• Provided passage:

::::

It almost seems that being nice isn’t the way to go… but… it is part of the job so… it may take a while for that habit to break xD – I’m just chuffed I passed enough for him to be confused about me.
Also there were enough people saying ‘he’ etc when referring to me. It felt awesome.
-Though Alfie hilariously was talking with me in the room and every other pronoun was switched between He and She. It just made me laugh so much, he half apologised and I didn’t mind one whit, it was the entertainment value and that he *didn’t* stop and apologise that made it so fun. (haha, his face when I joked with someone about crap and mentioned hermaphrodites, totally worth it xD)

Old Journal Posts.

To protect myself and people involved I’ll try and only include the transgender related posts. I realised that everything I wrote about actual people should be kept to myself. It’s not fair to drag others through the mud. Even if I don’t mention names… people will easily figure out who is who.

It will end up fragmented that way. But… It’s not strictly coherant in log form anyway.

2009 –

“For writing what I am… I am NOT sorry.”

I’ve had boyfriends I’ve been smitten with but I’m not your typical boy. Part of me is convinced I’m a gay guy so if I even find a woman would make me as happy as he… I would latch on. ” – I’ve also had a girlfriend. That didn’t work out all that well but there we go xD

 “Oddly enough I would change for him. I subtly am doing I suppose. I wouldn’t regret not being female oddly enough. But I need to find some kind of counsellor and think of a way to phrase it all. and i want to get rid of my boobs partly. make them smaller or something…I’d pass as male more… but my hips would always be a problem. ” – At the time I didn’t even know that transmen existed. The only transsexuals ever publicised were male to female. FtM was very much under the radar till I found out more for myself.
Knowledge is power.

::::

(Records taken from a collection)

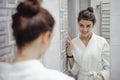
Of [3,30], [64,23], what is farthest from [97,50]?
[3,30]

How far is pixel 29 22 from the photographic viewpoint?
674 mm

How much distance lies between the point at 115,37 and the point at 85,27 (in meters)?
0.31

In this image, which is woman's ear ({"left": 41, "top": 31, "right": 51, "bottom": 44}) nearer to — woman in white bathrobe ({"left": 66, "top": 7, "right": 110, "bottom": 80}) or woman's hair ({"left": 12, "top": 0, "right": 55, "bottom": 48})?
woman's hair ({"left": 12, "top": 0, "right": 55, "bottom": 48})

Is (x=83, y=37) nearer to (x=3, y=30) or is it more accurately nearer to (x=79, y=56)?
(x=79, y=56)

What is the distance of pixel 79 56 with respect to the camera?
4.60ft

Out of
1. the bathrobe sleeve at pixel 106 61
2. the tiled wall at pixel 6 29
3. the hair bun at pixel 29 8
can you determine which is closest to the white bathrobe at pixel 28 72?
the hair bun at pixel 29 8

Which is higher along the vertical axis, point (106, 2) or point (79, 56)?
point (106, 2)

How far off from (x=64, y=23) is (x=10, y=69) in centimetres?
79

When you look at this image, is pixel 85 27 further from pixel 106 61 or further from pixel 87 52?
pixel 106 61

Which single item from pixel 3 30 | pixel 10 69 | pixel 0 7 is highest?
pixel 0 7

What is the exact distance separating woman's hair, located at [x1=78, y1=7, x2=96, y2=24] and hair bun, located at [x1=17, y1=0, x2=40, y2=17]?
67cm

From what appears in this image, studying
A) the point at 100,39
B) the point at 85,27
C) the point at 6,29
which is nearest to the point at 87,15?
the point at 85,27

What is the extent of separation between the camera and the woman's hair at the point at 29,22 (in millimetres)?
677

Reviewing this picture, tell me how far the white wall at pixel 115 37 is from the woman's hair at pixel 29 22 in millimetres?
920
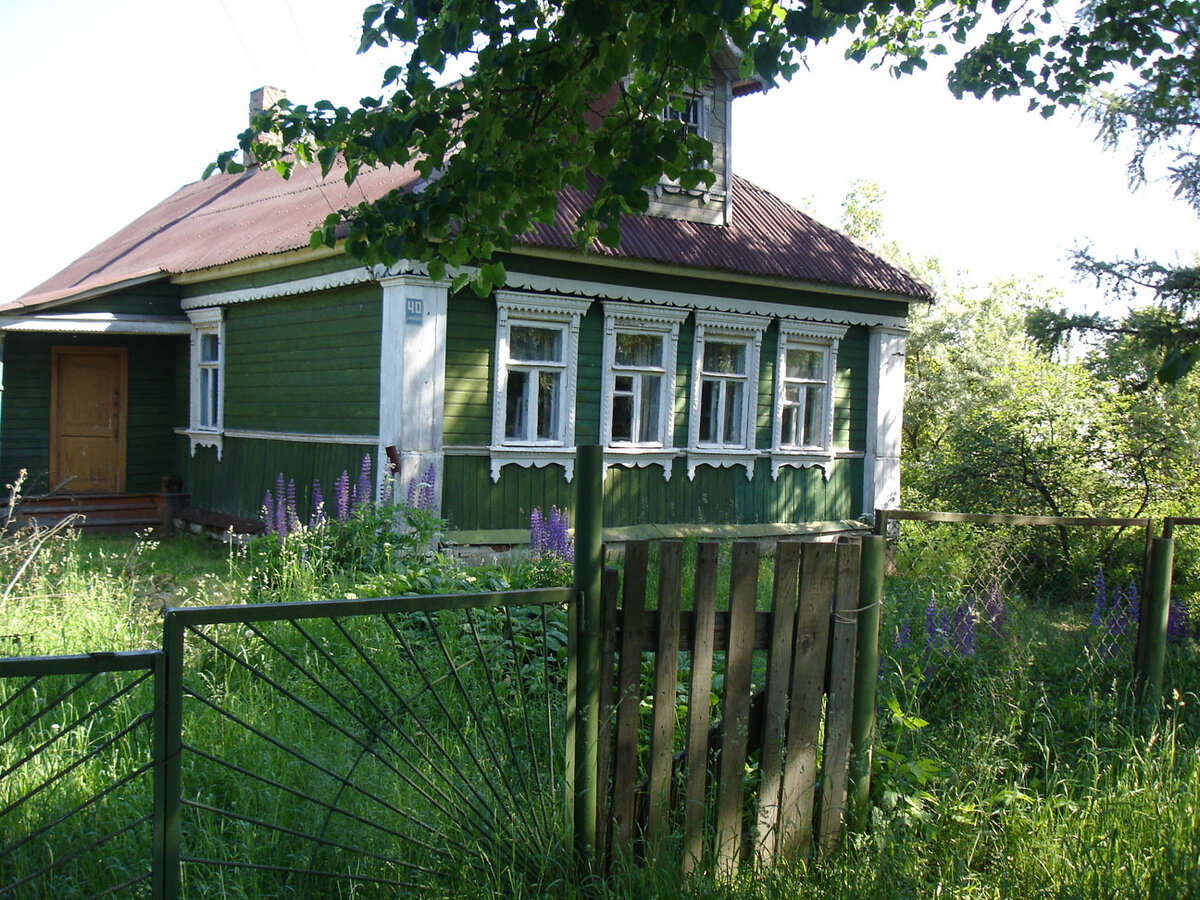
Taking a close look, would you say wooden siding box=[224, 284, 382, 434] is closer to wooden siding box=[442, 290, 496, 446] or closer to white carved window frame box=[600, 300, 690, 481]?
wooden siding box=[442, 290, 496, 446]

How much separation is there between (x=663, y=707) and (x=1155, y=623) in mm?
3150

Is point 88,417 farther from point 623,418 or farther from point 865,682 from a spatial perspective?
point 865,682

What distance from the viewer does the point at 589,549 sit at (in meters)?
3.15

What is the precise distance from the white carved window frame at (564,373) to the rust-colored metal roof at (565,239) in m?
0.70

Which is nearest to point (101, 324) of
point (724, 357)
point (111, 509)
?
point (111, 509)

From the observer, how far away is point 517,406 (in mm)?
10812

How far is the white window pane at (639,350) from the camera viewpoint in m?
11.5

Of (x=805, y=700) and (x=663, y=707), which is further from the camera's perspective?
(x=805, y=700)

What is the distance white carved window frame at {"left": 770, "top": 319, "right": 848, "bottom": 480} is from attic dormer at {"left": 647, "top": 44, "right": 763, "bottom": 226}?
1.73 metres

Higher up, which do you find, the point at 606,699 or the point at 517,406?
the point at 517,406

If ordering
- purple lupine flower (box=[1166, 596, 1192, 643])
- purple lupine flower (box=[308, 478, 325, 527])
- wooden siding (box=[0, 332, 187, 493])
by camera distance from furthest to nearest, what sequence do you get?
wooden siding (box=[0, 332, 187, 493]) < purple lupine flower (box=[308, 478, 325, 527]) < purple lupine flower (box=[1166, 596, 1192, 643])

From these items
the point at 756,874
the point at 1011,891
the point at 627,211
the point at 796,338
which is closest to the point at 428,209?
the point at 627,211

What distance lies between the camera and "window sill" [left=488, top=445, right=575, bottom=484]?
414 inches

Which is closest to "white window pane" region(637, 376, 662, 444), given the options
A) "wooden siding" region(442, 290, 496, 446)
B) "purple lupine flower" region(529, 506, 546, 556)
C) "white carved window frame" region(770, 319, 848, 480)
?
"white carved window frame" region(770, 319, 848, 480)
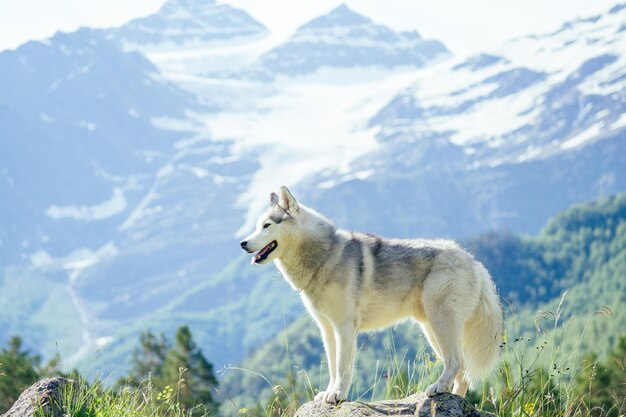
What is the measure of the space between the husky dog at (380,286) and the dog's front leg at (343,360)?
0.01 metres

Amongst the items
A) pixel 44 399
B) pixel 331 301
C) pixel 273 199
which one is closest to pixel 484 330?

::::

• Problem to work on:
According to the journal text, which old journal posts does the writer plan to include?

• Response:
Only the transgender-related posts.